→ Directives:
**1.** Condense the paragraph beginning "As has been mentioned, NLS_LANG" in the Oracle character set post into a short bulleted list.
**2.** From the Oracle character set post, return everything from "This way you" down to "up two bytes).".
··· Selected excerpt
From: Laurenz Albe <invite_at_spam.to.invalid>
Date: 23 Aug 2007 10:21:56 GMT
Message-ID: <1187864513.609873@proxy.dienste.wien.at>


Ben <balvey_at_comcast.net> wrote:
> 10.2.0.2 Ent Ed, AIX5L
>
> We are planning a new database and I'm having a little confusion on
> what character set to use.
> I don't want to use multibyte data unless
> it is necessary but I do want to have the option available.
>
> 1. Am I correct in thinking that if we use NLS_CHARACTERSET =
> WE8MSWIN1252 and NLS_NCHAR_CHARACTERSET = AL16UTF16 we shouldn't have
> any issues with losing multibyte characters?

Most of your questions have already been answered correctly, but I would recommend that you create the database with AL32UTF8, just like Oracle recommends.

This way you don't have to think which columns should be NCHAR and which should be CHAR, because you can store any character in any text column.

You also lose nothing if you use AL32UTF8, because ASCII characters (Latin letters, numbers, the common special characters) will be stored as single bytes (in AL16UTF16 they would use up two bytes).

> 2. On my windows client I go to a command prompt and issue the
> following c:\> echo %NLS_LANG%,
> I get %NLS_LANG% returned back to me. I'm assuming that this means I
> don't have the variable set. How does my client then treat the data
> that I am getting from the database?

As has been mentioned, NLS_LANG is probably set to WE8MSWIN1252 in the Windows registry. You can override this setting with the environment variable. If neither is set, US7ASCII is assumed.

The data will be converted to the character set specified in NLS_LANG, so that value must always be set to the character set that your application or operating system expect.

There are two things that can happen when you have a bad NLS_LANG setting:

  1. Some or all characters are displayed as either garbage or question marks. This is rather harmless because you can find and correct it easily. Unfortunately Oracle has made the design choice to return garbage instead of throwing an error message when characters cannot be converted.
  2. If you (as misguided admins too often do) mistakenly set NLS_LANG to the database character set, no character conversion AND NO INTEGRITY CHECKS are performed and you can store all sort of garbage in your database without even noticing. It will cause problems later on, though. This is an Oracle bug in my opinion, although Oracle will probably disagree with me on this.

Again, when you use AL32UTF8, the danger of running into problem 2) is smaller because on no platform this is the "default" client character set.
······
··· Dataset content
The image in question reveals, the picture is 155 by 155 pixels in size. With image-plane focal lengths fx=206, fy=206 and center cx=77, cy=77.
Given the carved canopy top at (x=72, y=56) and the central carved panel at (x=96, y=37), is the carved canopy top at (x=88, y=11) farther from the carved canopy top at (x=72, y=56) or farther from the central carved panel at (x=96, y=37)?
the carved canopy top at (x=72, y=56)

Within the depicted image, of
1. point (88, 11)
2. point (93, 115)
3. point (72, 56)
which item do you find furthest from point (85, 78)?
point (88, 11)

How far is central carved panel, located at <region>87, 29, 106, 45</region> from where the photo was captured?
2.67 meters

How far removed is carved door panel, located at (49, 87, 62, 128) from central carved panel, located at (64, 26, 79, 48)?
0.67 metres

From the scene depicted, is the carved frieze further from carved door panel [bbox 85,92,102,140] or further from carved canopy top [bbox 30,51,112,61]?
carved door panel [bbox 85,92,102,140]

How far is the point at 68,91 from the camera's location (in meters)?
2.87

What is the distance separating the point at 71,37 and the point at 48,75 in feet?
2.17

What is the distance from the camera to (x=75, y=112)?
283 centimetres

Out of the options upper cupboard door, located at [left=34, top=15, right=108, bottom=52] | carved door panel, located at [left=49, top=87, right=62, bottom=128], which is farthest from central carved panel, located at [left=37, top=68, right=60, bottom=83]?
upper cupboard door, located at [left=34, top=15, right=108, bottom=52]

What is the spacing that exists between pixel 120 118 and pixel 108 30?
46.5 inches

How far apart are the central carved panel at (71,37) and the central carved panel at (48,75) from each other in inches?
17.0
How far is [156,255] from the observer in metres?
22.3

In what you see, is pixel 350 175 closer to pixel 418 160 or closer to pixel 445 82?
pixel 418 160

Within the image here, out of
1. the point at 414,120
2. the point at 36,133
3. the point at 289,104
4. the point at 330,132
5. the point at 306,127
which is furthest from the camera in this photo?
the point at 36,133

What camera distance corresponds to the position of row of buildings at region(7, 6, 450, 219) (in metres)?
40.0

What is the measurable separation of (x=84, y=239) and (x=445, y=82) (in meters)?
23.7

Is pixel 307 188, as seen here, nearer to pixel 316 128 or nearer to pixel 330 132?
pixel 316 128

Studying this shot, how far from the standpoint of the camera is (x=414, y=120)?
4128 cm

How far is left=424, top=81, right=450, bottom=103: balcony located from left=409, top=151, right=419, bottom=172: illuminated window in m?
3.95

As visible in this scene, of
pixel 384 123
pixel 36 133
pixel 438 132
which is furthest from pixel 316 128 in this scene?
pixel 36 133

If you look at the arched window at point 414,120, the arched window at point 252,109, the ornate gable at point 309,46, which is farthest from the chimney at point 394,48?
······
→ Solution set:
**1.**
- NLS_LANG is probably set to WE8MSWIN1252 in the Windows registry.
- An environment variable can override this setting.
- If neither is set, US7ASCII is assumed.

**2.**
This way you don't have to think which columns should be NCHAR and which should be CHAR, because you can store any character in any text column.

You also lose nothing if you use AL32UTF8, because ASCII characters (Latin letters, numbers, the common special characters) will be stored as single bytes (in AL16UTF16 they would use up two bytes).